The researchers speculated that exposure to young blood could similarly enhance thinking processes. They therefore took a separate group of 18-month-old mice and injected them with blood plasma (i.e. the liquid component of the blood, not including the actual blood cells), over a three-week period, from either young (three-month-old) or similarly aged mice. They then examined their performance in a water maze.
Aged mice that had had their circulation joined with young mice showed signs of rejuvenation in how the nerve cells in the hippocampus behaved and communicated.
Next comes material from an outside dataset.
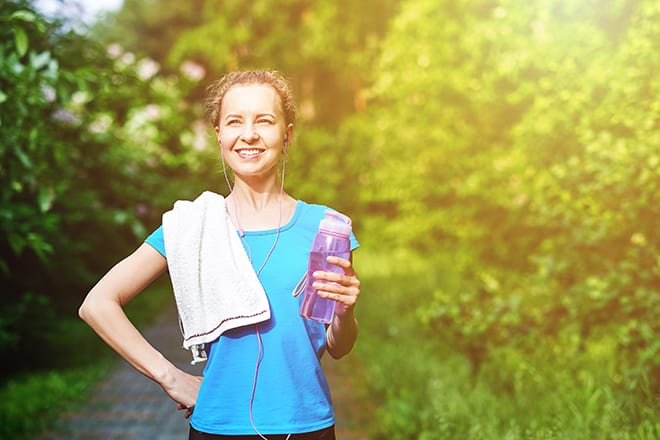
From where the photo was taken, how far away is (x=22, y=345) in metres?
6.88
Genes involved in the ability of the nerve cells to adapt (part of the learning process) became more active than they normally would at that age.
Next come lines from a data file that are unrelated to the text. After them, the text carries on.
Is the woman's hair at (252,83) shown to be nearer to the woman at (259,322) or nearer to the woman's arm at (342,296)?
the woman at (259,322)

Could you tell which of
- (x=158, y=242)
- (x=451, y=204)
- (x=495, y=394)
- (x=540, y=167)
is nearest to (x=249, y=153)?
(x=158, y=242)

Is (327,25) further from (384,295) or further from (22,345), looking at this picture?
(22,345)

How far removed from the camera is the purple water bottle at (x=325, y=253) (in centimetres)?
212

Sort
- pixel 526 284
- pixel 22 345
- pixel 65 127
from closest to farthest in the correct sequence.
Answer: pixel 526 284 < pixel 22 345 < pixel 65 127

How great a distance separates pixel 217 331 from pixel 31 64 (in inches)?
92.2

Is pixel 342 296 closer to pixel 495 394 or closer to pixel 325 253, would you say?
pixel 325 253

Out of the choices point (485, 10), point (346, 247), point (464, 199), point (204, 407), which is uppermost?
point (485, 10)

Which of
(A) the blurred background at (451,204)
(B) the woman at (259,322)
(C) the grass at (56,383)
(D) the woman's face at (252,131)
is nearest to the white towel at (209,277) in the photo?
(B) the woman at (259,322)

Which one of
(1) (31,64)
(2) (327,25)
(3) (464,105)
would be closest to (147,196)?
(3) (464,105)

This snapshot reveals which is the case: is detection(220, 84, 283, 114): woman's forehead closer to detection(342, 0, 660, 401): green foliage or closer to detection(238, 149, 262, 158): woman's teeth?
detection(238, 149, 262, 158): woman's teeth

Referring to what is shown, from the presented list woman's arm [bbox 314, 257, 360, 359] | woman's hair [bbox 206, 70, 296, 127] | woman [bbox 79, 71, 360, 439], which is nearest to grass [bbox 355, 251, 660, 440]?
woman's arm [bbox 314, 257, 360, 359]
When looking at what structural processes related to these changes they found that, in a certain region of the hippocampus, there was an increase in the number of protrusions on the ends of the nerve cells that receive signals from other nerve cells.
When testing the effects on cognitive processes, they found that aged mice injected with young blood could learn and remember the location of underwater hidden platforms in a water maze test better than those that hadn't. Those injected with young blood also demonstrated increased freezing responses during fear conditioning training. Aged mice injected with blood from other aged mice showed no differences from aged mice who were not injected.
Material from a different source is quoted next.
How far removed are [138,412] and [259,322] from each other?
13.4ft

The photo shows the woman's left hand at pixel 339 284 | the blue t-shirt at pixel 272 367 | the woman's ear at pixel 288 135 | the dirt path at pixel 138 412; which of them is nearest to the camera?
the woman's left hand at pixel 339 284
According to the researchers, this study indicates that exposing aged mice to young mouse blood can counteract some of the molecular, structural and cognitive effects of ageing on the brain.
This research is of scientific interest, as it demonstrates how linking the circulation of aged animals with young animals can lead to “rejuvenating” changes in nerve cells in a region of the brain involved with learning and memory. The molecular and structural effects seemed to extend into thinking processes, whereby aged mice performed better both in a water maze test and a fear-inducing event.
What the cause of these changes could be is not understood. As the researchers suggest, it is possible that young blood contains “pro-youthful” factors that can reverse age-related impairments in the brain, or counteract “pro-ageing” factors. Further research is needed for greater conclusions to be drawn.
This very early-stage animal research has no direct human implications. It is too great a leap to suggest that injecting older humans with young blood would have any effect on reversing brain ageing or halting the progression of degenerative diseases, such as Alzheimer’s. There are mouse models of Alzheimer’s disease, and the next step may be assessing if this approach has any effect on these mice.
Even if further human studies suggested that young human blood could have an effect on human brain cells, there would be many things to consider if this was to be a treatment for humans. Not least of these are the ethical considerations.
It is much more likely that research will continue into why this effect is seen, and working out if it can be replicated without the need for a blood transfusion.